Melatonin inhibits Sirt1-dependent NAMPT and NFAT5 signaling in chondrocytes to attenuate osteoarthritis.

Osteoarthritis (OA) is a degenerative joint disease mainly characterized by cartilage degradation. Interleukin-1β (IL-1β) contributes to OA pathogenesis by enhancing oxidative stress and inflammation. Melatonin reportedly elicits potent protection against OA. However, the role of melatonin and underlying mechanism in IL-1β-stimulated chondrocytes remain largely unclear. In this study, we found that melatonin inhibited IL-1β-induced toxicity and sirtuin 1 (Sirt1) enhancement in human chondrocytes. Melatonin reduced the IL-1β-increased nicotinamide phosphoribosyltransferase (NAMPT) expression and the NAD level in chondrocytes in a Sirt1-dependent manner.

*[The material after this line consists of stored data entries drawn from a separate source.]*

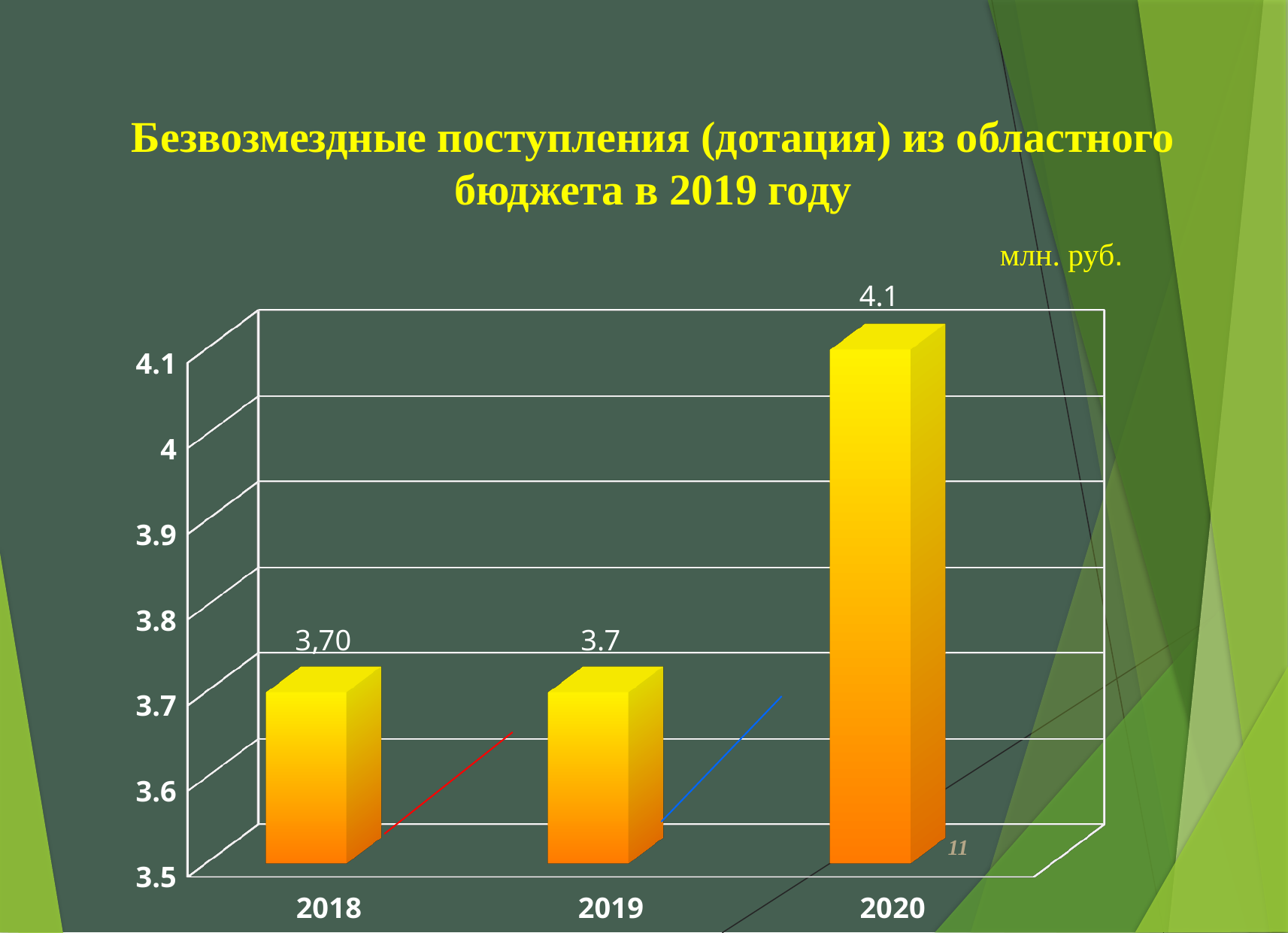
Which year has the highest value? 2020 Do the values rise or fall from 2019 to 2020? rise Is the value for 2019 greater or less than 3.8? less Is the value for 2020 greater or less than 4? greater What is the value shown for 2020? 4.1 What unit of measurement is indicated above the chart? млн. руб. Which is larger, the value for 2020 or the value for 2018? 2020 What is the value shown for 2019? 3.7 How many years are shown on the x axis? 3 What is the difference between the values for 2020 and 2019? 0.4 What kind of chart is shown on the slide? bar chart What is the value shown for 2018? 3,70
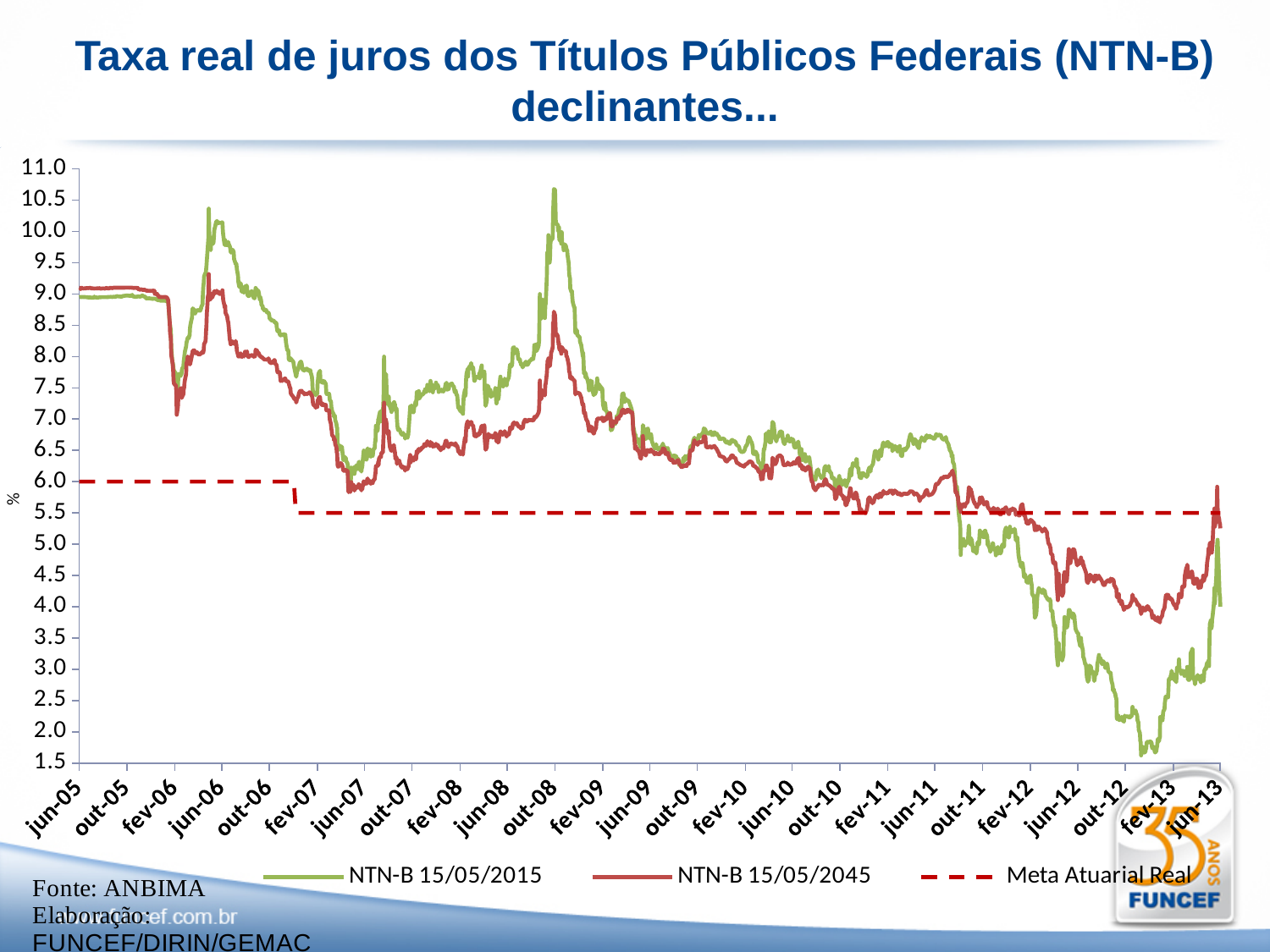
Is the peak value of the NTN-B 15/05/2015 line around out-08 greater or less than 10.0? greater At the right end of the chart (jun-13), which line is higher: NTN-B 15/05/2015 or NTN-B 15/05/2045? NTN-B 15/05/2045 What is the value of the Meta Atuarial Real line at jun-13? 5.5 What kind of chart is shown on the slide? line chart Which series reaches the highest value on the chart? NTN-B 15/05/2015 What is the value of the Meta Atuarial Real line at jun-05? 6.0 How many series does the legend list? 3 Do the NTN-B lines generally rise or fall from jun-05 to jun-13? fall By how much does the Meta Atuarial Real line drop when it steps down in early 2007? 0.5 Is the value of the NTN-B 15/05/2045 line around out-12 greater or less than 4.5? less What is the title of the chart? Taxa real de juros dos Títulos Públicos Federais (NTN-B) declinantes... Is the lowest value of the NTN-B 15/05/2015 line in early 2013 greater or less than 2.0? less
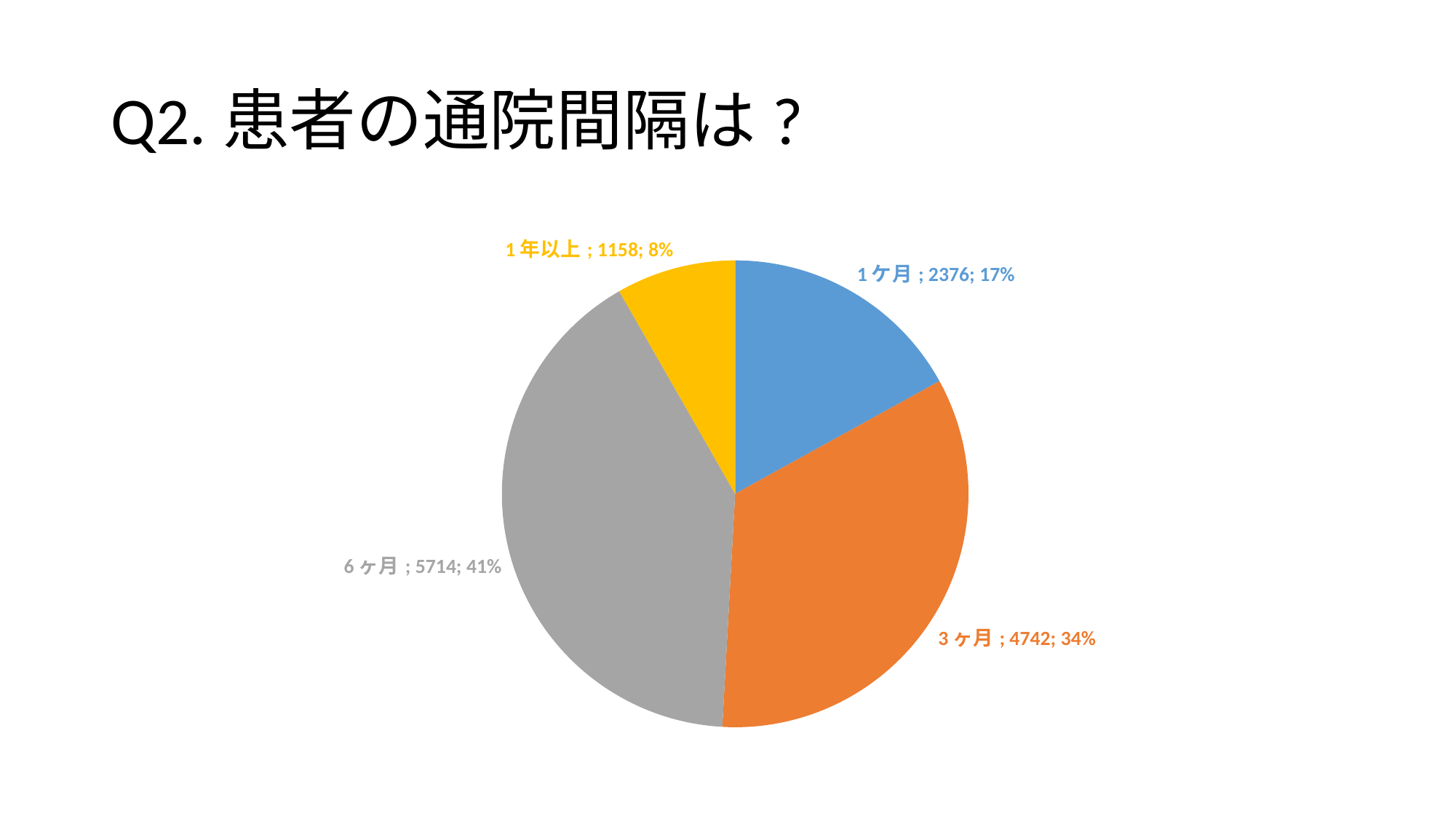
What is the value for 6ヶ月? 5714 What is the value for 1年以上? 1158 Which category has the largest slice? 6ヶ月 What is the value for 1ケ月? 2376 Which is larger, the value for 1ケ月 or the value for 1年以上? 1ケ月 What kind of chart is shown on the slide? pie chart What share of the pie does 3ヶ月 represent? 34% How many slices does the pie chart have? 4 What colour is the slice for 3ヶ月? orange What is the difference between the values for 6ヶ月 and 3ヶ月? 972 What share of the pie does 1年以上 represent? 8% Which category has the smallest slice? 1年以上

In turn, the inhibitory effect of melatonin on Sirt1 was mediated by NAMPT. Moreover, melatonin suppressed IL-1β-induced Sirt1-mediated matrix metalloproteinase (MMP)-3 and MMP-13 production. Melatonin also decreased the Sirt1-steered nuclear factor of activated T cells 5 (NFAT5) expression in IL-1β-challenged chondrocytes. NFAT5 depletion mimicked the suppressive effects of melatonin on IL-1β-elevated production of inflammatory mediators, including tumor necrosis factor-α (TNF-α), IL-1β, prostaglandin E2 (PGE), and nitric oxide (NO) in chondrocytes. TNF-α, IL-1β, PGE, or NO decrease caused the similar reduction of MMP-3 and MMP-13 by melatonin in IL-1β-insulted chondrocytes. Highly consistent with in vitro findings, in vivo results demonstrated that melatonin repressed the expression of relevant genes in rat OA pathogenesis in anterior cruciate ligament transection model. Overall, these results indicate that melatonin effectively reduced IL-1β-induced MMP production by inhibiting Sirt1-dependent NAMPT and NFAT5 signaling in chondrocytes, suggesting melatonin as a potential therapeutic alternative for chondroprotection of OA patients.